**Exercise directions:** Copy the records below word for word, starting with the line that contains "Is black running" and going on through the end of the records, with both of those lines included.

Records of spatial reasoning questions
>> begin
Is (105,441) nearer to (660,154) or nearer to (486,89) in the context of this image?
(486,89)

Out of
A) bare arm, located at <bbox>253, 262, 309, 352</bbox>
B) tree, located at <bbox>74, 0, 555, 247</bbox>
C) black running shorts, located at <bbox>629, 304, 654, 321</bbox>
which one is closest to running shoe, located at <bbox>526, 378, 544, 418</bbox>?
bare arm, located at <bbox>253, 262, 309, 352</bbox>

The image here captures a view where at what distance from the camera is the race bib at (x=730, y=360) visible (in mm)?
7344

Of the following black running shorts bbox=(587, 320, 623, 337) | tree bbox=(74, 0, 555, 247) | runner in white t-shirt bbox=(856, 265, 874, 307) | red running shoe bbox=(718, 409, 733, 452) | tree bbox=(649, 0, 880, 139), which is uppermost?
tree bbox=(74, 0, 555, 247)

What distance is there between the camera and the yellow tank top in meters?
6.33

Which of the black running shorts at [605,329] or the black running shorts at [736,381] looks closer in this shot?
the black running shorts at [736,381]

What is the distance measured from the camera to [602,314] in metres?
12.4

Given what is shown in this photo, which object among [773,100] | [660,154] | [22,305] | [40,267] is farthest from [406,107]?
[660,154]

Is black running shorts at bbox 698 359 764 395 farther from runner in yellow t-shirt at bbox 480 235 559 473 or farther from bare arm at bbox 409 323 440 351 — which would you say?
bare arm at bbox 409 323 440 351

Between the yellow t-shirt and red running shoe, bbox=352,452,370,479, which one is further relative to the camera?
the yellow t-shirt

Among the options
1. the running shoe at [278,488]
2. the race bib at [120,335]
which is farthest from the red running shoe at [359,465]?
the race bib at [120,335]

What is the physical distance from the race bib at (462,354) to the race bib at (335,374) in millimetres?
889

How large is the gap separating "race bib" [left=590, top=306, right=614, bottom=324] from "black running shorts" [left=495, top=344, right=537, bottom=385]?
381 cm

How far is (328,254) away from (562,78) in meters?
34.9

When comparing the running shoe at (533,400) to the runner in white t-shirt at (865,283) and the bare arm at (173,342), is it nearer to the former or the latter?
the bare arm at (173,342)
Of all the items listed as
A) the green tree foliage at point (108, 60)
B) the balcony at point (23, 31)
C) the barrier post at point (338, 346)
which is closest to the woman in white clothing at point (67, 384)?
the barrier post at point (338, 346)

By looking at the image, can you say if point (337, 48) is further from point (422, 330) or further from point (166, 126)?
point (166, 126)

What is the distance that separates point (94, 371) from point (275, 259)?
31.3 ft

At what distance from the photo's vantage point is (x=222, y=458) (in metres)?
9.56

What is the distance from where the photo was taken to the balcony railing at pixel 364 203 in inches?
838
>> end
**The completed task:**
Is black running shorts at bbox 698 359 764 395 farther from runner in yellow t-shirt at bbox 480 235 559 473 or farther from bare arm at bbox 409 323 440 351 — which would you say?
bare arm at bbox 409 323 440 351

Between the yellow t-shirt and red running shoe, bbox=352,452,370,479, which one is further relative to the camera?
the yellow t-shirt

Among the options
1. the running shoe at [278,488]
2. the race bib at [120,335]
which is farthest from the red running shoe at [359,465]?
the race bib at [120,335]

What is the physical distance from the race bib at (462,354) to the race bib at (335,374) in millimetres?
889

How large is the gap separating "race bib" [left=590, top=306, right=614, bottom=324] from "black running shorts" [left=495, top=344, right=537, bottom=385]?
381 cm

How far is (328,254) away from (562,78) in meters?
34.9

When comparing the running shoe at (533,400) to the runner in white t-shirt at (865,283) and the bare arm at (173,342), is it nearer to the former or the latter?
the bare arm at (173,342)
Of all the items listed as
A) the green tree foliage at point (108, 60)
B) the balcony at point (23, 31)
C) the barrier post at point (338, 346)
which is closest to the woman in white clothing at point (67, 384)?
the barrier post at point (338, 346)

By looking at the image, can you say if point (337, 48) is further from point (422, 330) or further from point (166, 126)?
point (166, 126)

What is the distance that separates point (94, 371) from point (275, 259)?
31.3 ft

At what distance from the photo's vantage point is (x=222, y=458) (in metres)?
9.56

What is the distance from where the photo was taken to the balcony railing at pixel 364 203 in inches?
838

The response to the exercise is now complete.